I'm affected by this as well, and might be able to help. Did you hash out any implementation plan via email?

ryepup avatar Nov 09 '15 20:11 ryepup

@ryepup no we didn't. My organization redirected me to work on something completely different for the time being that doesn't use TS so it just got put on hold I guess. If I begin work on the other thing in the future I am willing to spend the time doing this but there are no guarantees that will happen. The other thing is that TS now auto resolves to type definitions included with npm packages so personally I don't see much of a value in TSD any more. I'm sure there will always be other use cases that will require something like TSD though.

mikehaas763 avatar Nov 09 '15 20:11 mikehaas763

I did reach out to @mikehaas763 via the email on his GitHub profile page, but never received a reply :).

I partially agree with @mikehaas763's assessment. However, some npm packages are not TypesScript, so unless the maintainers are willing to include definitions for non-TypeScript npm packages, tsd will still be needed.

I am also backgrounding this because it's a bit more work than originally perceived in my original assessment.

ericvw avatar Nov 09 '15 20:11 ericvw

Ok, I'm running into this while trying to use Visual Studio Code, which I think is delegating to tsd, but I'm not 100% sure of that.

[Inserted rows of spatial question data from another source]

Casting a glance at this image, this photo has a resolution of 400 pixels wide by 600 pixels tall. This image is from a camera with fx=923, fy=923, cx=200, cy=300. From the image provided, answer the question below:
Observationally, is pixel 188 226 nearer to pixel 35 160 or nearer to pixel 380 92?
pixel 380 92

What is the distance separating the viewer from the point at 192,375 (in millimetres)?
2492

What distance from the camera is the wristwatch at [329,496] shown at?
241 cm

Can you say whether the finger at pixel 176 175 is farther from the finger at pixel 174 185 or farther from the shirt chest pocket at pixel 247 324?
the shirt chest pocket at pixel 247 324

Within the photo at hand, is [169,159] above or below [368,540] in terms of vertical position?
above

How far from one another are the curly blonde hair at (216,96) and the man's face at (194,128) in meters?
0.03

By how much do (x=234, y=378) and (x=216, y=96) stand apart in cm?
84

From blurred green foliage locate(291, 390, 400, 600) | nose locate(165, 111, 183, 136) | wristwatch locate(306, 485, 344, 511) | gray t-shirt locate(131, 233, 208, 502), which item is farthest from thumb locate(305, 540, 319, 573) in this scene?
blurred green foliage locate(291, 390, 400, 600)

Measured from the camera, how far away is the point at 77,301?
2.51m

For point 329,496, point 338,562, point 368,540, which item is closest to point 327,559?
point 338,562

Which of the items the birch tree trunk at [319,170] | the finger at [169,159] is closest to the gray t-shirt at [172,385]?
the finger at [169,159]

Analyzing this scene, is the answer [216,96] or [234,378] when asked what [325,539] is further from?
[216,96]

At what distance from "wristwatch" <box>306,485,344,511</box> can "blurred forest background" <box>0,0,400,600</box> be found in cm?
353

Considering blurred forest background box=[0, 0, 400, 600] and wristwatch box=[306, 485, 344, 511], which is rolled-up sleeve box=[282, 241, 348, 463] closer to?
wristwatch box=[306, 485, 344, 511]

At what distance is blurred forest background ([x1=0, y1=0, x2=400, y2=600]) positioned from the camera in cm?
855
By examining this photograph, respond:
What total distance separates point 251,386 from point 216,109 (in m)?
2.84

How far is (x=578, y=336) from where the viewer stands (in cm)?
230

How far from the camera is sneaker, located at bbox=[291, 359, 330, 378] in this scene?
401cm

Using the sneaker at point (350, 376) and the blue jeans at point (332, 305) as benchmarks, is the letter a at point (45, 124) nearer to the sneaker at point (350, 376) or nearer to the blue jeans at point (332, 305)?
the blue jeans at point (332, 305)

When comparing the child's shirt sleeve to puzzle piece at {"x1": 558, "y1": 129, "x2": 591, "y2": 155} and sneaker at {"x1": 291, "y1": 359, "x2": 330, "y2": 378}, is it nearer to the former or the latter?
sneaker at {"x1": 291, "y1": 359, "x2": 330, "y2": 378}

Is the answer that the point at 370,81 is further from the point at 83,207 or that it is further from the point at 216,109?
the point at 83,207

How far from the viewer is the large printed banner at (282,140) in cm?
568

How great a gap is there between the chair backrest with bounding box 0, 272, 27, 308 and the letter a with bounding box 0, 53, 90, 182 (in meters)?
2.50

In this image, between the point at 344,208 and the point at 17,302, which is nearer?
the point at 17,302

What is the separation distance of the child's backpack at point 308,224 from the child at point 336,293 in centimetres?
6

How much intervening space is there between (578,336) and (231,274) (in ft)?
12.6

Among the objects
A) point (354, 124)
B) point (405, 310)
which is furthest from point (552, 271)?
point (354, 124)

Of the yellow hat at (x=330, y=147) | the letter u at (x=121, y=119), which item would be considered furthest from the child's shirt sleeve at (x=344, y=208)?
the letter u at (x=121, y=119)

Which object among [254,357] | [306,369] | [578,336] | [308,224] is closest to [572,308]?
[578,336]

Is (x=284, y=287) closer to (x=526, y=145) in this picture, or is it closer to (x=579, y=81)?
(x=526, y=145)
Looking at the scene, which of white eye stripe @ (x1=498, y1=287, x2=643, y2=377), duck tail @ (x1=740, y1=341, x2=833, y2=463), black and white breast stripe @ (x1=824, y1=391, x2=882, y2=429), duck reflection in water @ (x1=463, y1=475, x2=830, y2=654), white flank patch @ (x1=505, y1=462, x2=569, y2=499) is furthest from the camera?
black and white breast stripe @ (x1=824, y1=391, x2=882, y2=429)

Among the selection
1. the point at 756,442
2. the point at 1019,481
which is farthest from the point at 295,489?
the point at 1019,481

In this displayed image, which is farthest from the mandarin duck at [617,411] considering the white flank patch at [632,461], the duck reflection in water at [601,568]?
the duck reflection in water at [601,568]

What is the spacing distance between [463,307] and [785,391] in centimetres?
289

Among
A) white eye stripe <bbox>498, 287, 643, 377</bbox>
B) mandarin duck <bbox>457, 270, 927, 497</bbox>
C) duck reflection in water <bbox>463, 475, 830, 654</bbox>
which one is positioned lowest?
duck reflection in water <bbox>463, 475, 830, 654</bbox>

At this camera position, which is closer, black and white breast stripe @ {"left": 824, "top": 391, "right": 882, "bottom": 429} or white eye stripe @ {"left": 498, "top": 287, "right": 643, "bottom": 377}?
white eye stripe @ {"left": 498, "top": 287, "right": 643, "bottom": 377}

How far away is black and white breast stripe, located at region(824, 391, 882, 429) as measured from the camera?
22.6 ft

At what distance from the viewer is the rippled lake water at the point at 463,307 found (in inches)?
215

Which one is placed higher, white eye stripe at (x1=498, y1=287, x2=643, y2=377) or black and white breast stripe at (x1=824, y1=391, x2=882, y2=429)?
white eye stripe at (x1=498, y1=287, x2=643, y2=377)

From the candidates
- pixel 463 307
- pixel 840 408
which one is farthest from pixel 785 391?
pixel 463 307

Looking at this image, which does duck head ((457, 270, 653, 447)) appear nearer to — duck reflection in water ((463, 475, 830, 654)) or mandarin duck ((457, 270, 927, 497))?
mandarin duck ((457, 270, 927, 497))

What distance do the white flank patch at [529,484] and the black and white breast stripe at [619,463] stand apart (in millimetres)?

https://github.com/request/request#tlsssl-protocol has an example of reading a PEM file, so following that might be a pretty straightforward implementation.

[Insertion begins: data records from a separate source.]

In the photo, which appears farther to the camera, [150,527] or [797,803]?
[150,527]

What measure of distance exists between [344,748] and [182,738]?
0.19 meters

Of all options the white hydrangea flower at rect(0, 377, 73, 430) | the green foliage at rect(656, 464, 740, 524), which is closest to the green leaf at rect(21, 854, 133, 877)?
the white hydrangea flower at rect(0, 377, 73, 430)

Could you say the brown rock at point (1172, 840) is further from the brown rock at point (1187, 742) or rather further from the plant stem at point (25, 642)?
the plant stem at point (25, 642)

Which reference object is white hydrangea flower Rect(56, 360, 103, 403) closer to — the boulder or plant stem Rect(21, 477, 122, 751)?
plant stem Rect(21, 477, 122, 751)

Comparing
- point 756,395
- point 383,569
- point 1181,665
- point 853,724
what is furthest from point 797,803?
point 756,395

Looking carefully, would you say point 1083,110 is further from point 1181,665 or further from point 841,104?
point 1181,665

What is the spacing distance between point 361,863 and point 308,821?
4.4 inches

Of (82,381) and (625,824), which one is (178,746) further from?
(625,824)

ryepup avatar Nov 09 '15 20:11 ryepup

That part is the straight-forward part, the difficult part is properly piping that down to where it needs to get plugged in.

ericvw avatar Nov 09 '15 21:11 ericvw

The other thing is that TS now auto resolves to type definitions included with npm packages so personally I don't see much of a value in TSD any more

@mikehaas763 There'll likely always be value in a project like TSD. I don't think it'll ever happen that every single type definition for every library on every package manager will become typed. However, going forward people should be contributing type definitions to the library and mitigate the issue.

I'm currently working on http://github.com/typings/cli which spawned out of refactoring this project (as mentioned in #150). We're currently interfacing with the TypeScript team to solve how this can be completely transparent (the tool would only exist for module authors, in other words). It's an interesting challenge.

As for the SSL problem, because now I'm deviating from the issue, I'm welcome to finding and merging a solution sooner rather than later into TSD. I'll continue to check in here, but if anyone wants to contribute a PR I'll review it ASAP.

blakeembrey avatar Nov 09 '15 21:11 blakeembrey

There'll likely always be value in a project like TSD.

Although I don't necessarily agree with that:

...so personally I don't see much of a value in TSD any more.

which is why I also followed it up with

I'm sure there will always be other use cases that will require something like TSD though.

mikehaas763 avatar Nov 09 '15 21:11 mikehaas763

@mikehaas763 Sure, I understand what the word personally means. I didn't say anything in there to try and attack your statement. I was clarifying your statement around "...type definitions included with npm packages..." which sounds like everything is already working in TypeScript land, when we're still a longways off. I haven't even seen a way to create a pure TypeScript project yet that has no external type definitions (excluding ones that just don't have dependencies) as not every package will ever have included type definitions. Unless you're operating in a very walled garden of packages right now.

The problem with contributing type definitions back to projects, at the current point in time, is that unless you're starting at the root of the dependency tree and waiting for everything to merge as you go up and you land all the type definitions in the npm packages with zero kinks during that process, then it's just not feasible (yet) to rely on the node resolution strategy. But, I can't tell what you're building, so I made a very general post.